Will Warmer Weather Slow the Coronavirus Outbreak? Probably. Here’s Why

Adobe Stock

The one factor that seems to slow outbreaks of the flu every season is warmer weather, come May, cases of influenza drop off.

Less fear, more solutions

Thanks to an ever-growing media and social media onslaught, we live in fear-based world. Fear over the coronavirus is growing to epic proportions.

As spring emerges, it brings an onslaught of weeds and people worried about whether it is safe use a weed killer. Attorneys, playing on the fear of cancer, bombard television viewers with advertisements promising a Roundup up cash settlement.

Similarly, news outlets desperate for eyeballs to fill their financial coffers, labor furiously for just the right fear-based headline to capture readers. Many physicians, rightly so, are saying this hysteria is overblown.

They remind all of us that the seasonal flu is much more deadly in terms of total numbers every year.

At the same time, doctors are pointing to numerous reasons we can release our fears and be hopeful this pandemic will soon die down.

Farr’s Law of Epidemics

First formulated in 1840, Farr’s Law of Epidemics states that they tend to rise and fall in a roughly symmetrical pattern or bell-shaped curve.

Precisely as the Farr’s Law of Epidemics states – AIDS, SARS, Ebola — all followed that pattern. So does the seasonal flu each year.

Despite the fact that all epidemics have shown to follow this pattern, this fact has been ignored amid the hysteria that has emerged in every epidemic since and is now being overlooked again with the coronavirus.

The seasonal flu rises in fall and declines in spring. There is every reason to believe coronavirus will follow the same pattern.

Warmer weather may slow the coronavirus outbreak

Like the flu (influenza), coronavirus is a respiratory virus. Influenza thrives in cold and dry conditions, which is why flu season occurs in winter for the majority of the northern hemisphere.

By contrast, warmer weather that emerges in late spring, May in the northern hemisphere tends to slow down influenza, as the air becomes more humid.

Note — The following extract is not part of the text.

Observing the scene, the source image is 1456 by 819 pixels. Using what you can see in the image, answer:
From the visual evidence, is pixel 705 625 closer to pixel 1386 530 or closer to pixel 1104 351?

Simply put, flu spreads more rapidly during cold and dry months, and vanishes during warmer and more humid months.

One reason this happens is that warmer air can hold more moisture, and this prevents airborne viruses from traveling. When the air is humid, the tiny droplets expelled by a cough or sneeze pickup more moisture in the air. Droplets containing the virus become too heavy to remain airborne and fall to the ground.

Experts expect coronavirus to behave in the same manner as influenza, and anticipate that it will die down as the weather warms up and becomes more humid.